» **Goal of the exercise**: Please reproduce all of the material below with "cockpit windshield" changed to "front windscreen" wherever it occurs, keeping everything else as it is.
--- BEGIN The records ---
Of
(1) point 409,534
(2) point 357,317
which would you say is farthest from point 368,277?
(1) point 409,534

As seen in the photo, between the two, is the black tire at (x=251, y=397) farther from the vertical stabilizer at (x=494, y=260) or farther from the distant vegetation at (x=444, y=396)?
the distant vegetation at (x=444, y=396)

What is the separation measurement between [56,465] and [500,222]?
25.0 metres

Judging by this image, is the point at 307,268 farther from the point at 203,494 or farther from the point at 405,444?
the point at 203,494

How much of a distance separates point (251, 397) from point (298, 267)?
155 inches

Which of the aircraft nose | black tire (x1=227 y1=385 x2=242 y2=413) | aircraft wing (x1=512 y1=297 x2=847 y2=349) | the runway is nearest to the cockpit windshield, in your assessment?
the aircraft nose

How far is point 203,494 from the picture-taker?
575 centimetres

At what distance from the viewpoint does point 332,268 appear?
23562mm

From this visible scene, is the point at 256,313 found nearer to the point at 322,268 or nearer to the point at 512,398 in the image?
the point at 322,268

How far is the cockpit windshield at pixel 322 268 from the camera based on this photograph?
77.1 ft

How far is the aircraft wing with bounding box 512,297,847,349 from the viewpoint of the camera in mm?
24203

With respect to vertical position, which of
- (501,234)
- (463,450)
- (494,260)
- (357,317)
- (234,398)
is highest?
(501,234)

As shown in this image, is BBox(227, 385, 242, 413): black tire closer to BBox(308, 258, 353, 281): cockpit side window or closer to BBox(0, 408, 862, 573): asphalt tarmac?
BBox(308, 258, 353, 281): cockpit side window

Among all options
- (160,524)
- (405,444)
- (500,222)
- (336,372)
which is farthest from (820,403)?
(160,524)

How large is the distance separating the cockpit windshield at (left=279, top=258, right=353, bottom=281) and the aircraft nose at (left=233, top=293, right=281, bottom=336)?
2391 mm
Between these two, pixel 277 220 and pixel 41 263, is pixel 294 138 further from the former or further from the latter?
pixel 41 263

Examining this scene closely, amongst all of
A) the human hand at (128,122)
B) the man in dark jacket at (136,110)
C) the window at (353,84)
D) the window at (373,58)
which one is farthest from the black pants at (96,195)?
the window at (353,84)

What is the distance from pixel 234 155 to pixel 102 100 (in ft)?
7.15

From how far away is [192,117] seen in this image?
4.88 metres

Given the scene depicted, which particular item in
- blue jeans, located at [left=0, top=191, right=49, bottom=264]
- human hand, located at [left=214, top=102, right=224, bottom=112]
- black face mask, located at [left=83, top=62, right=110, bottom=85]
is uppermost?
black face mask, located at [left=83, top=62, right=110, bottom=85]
--- END The records ---
» **Result**:
Of
(1) point 409,534
(2) point 357,317
which would you say is farthest from point 368,277?
(1) point 409,534

As seen in the photo, between the two, is the black tire at (x=251, y=397) farther from the vertical stabilizer at (x=494, y=260) or farther from the distant vegetation at (x=444, y=396)?
the distant vegetation at (x=444, y=396)

What is the separation measurement between [56,465] and [500,222]?
25.0 metres

Judging by this image, is the point at 307,268 farther from the point at 203,494 or farther from the point at 405,444?
the point at 203,494

How much of a distance separates point (251, 397) from point (298, 267)?
155 inches

Which of the aircraft nose | black tire (x1=227 y1=385 x2=242 y2=413) | aircraft wing (x1=512 y1=297 x2=847 y2=349) | the runway is nearest to the front windscreen, in your assessment?
the aircraft nose

How far is point 203,494 from the picture-taker?
575 centimetres

At what distance from the viewpoint does point 332,268 appear?
23562mm

From this visible scene, is the point at 256,313 found nearer to the point at 322,268 or nearer to the point at 512,398 in the image?
the point at 322,268

How far is the front windscreen at pixel 322 268 from the camera based on this photograph?
77.1 ft

How far is the aircraft wing with bounding box 512,297,847,349 from the viewpoint of the camera in mm?
24203

With respect to vertical position, which of
- (501,234)
- (463,450)
- (494,260)
- (357,317)
- (234,398)
is highest?
(501,234)

As shown in this image, is BBox(227, 385, 242, 413): black tire closer to BBox(308, 258, 353, 281): cockpit side window or closer to BBox(0, 408, 862, 573): asphalt tarmac?
BBox(308, 258, 353, 281): cockpit side window

Among all options
- (160,524)
- (405,444)
- (500,222)
- (336,372)
which is farthest from (820,403)?
(160,524)

How large is the distance separating the front windscreen at (left=279, top=258, right=353, bottom=281) and the aircraft nose at (left=233, top=293, right=281, bottom=336)?
2391 mm
Between these two, pixel 277 220 and pixel 41 263, is pixel 294 138 further from the former or further from the latter?
pixel 41 263

Examining this scene closely, amongst all of
A) the human hand at (128,122)
B) the man in dark jacket at (136,110)
C) the window at (353,84)
D) the window at (373,58)
which one is farthest from the black pants at (96,195)?
the window at (353,84)

What is the distance from pixel 234 155 to pixel 102 100 (in ft)?
7.15

From how far away is [192,117] seen in this image?
4.88 metres

Given the scene depicted, which particular item in
- blue jeans, located at [left=0, top=191, right=49, bottom=264]
- human hand, located at [left=214, top=102, right=224, bottom=112]
- black face mask, located at [left=83, top=62, right=110, bottom=85]
is uppermost?
black face mask, located at [left=83, top=62, right=110, bottom=85]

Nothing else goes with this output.